Saline is on the verge of selling the last city-owned parcel of land along Michigan Ave. The choice came down to more restaurant and family-­oriented entertainment or a medical facility with twenty-four-hour urgent care. As the Community Observer went to press, the Saline City Council was due to vote on an $817,500 purchase agreement with Farmington Hills–based GBA Development.

The 6.54-acre parcel has 221 feet of frontage on E. Michigan Ave. just west of Industrial. “One of the advantages to the GBA proposal was they indicated they were going to purchase and develop the entire parcel,” says Saline mayor Brian Marl. “They were providing the asking price per acre, and they were not requesting or seeking additional incentives.”

Marl says the city has been aggressively marketing the property since 2013, early in his tenure as mayor, and late this summer finally had two formal offers in hand—one from GBA; the other from IHA, an Ann Arbor–based subsidiary of Saint Joseph Mercy Health System.

In September, the council decided to pursue the GBA deal, in part because while the developer wanted the entire parcel, IHA wanted only the front portion. The GBA project will also put property tax revenue into city coffers, while IHA, as a nonprofit, would not pay property taxes.

With final details yet to be worked out, Matthew Attard, a managing member of GBA, says the developer envisions some type of mid-level healthy-option grocer, a farm-to-table restaurant, and family-­oriented entertainment for the site.

- **Data excerpts**:
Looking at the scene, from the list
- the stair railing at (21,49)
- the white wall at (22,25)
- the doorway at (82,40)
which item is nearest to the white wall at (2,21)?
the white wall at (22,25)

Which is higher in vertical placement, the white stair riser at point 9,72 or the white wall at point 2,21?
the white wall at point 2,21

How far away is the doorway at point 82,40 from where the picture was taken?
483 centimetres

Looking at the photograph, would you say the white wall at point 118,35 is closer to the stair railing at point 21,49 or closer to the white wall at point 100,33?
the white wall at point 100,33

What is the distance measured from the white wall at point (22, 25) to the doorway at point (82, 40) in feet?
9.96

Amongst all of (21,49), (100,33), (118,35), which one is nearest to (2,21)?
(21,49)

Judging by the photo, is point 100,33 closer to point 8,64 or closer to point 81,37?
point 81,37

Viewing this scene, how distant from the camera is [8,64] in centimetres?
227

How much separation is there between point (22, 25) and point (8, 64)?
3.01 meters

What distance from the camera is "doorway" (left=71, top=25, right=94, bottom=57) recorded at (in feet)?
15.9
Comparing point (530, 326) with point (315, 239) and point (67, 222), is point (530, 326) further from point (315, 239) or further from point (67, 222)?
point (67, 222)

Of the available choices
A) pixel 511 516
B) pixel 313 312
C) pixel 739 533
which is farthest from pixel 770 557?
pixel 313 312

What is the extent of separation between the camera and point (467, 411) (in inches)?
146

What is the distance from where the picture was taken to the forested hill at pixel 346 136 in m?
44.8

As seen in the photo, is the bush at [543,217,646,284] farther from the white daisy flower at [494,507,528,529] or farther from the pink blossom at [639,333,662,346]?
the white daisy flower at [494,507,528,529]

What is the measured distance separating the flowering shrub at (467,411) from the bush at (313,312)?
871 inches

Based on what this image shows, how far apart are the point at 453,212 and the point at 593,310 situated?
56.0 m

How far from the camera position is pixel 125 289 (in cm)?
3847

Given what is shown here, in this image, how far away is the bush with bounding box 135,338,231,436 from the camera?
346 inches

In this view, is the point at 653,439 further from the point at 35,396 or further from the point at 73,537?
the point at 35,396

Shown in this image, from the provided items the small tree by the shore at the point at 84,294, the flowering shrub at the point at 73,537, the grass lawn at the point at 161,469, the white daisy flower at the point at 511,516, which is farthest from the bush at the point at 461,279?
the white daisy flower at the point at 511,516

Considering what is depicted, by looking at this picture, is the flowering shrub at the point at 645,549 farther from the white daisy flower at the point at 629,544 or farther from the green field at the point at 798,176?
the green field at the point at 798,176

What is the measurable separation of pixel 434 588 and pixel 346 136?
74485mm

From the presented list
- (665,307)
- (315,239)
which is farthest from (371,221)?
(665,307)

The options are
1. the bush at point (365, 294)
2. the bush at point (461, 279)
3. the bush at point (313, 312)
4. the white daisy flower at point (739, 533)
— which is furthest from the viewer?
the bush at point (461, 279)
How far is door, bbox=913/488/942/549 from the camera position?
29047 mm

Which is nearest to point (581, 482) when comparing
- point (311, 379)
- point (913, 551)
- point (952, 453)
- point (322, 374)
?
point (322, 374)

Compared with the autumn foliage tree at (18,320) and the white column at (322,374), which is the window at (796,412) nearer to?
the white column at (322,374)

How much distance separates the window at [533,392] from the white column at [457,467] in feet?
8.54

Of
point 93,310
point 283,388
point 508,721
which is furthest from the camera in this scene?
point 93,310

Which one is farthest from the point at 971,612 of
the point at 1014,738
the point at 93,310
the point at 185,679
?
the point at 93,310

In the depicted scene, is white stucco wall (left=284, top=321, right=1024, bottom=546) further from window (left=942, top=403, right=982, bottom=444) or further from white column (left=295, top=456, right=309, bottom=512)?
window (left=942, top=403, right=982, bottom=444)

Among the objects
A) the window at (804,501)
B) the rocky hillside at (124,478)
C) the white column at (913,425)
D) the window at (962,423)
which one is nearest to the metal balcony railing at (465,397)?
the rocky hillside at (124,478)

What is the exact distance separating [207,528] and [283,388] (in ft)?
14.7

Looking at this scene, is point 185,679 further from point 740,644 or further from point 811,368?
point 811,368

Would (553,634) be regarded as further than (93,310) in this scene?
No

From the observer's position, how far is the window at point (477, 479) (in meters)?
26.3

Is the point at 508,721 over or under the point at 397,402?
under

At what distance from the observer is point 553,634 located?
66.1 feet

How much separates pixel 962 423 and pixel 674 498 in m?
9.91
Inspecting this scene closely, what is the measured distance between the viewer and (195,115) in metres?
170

- **Work request**:
Using the article on the Saline land sale, answer these:
1. How large is the parcel, in acres?
2. Since what year has the city been marketing the property?
3. Which portion of the parcel did IHA want?
The items play no part in what comes next.

- **Response**:
1. 6.54 acres
2. 2013
3. Only the front portion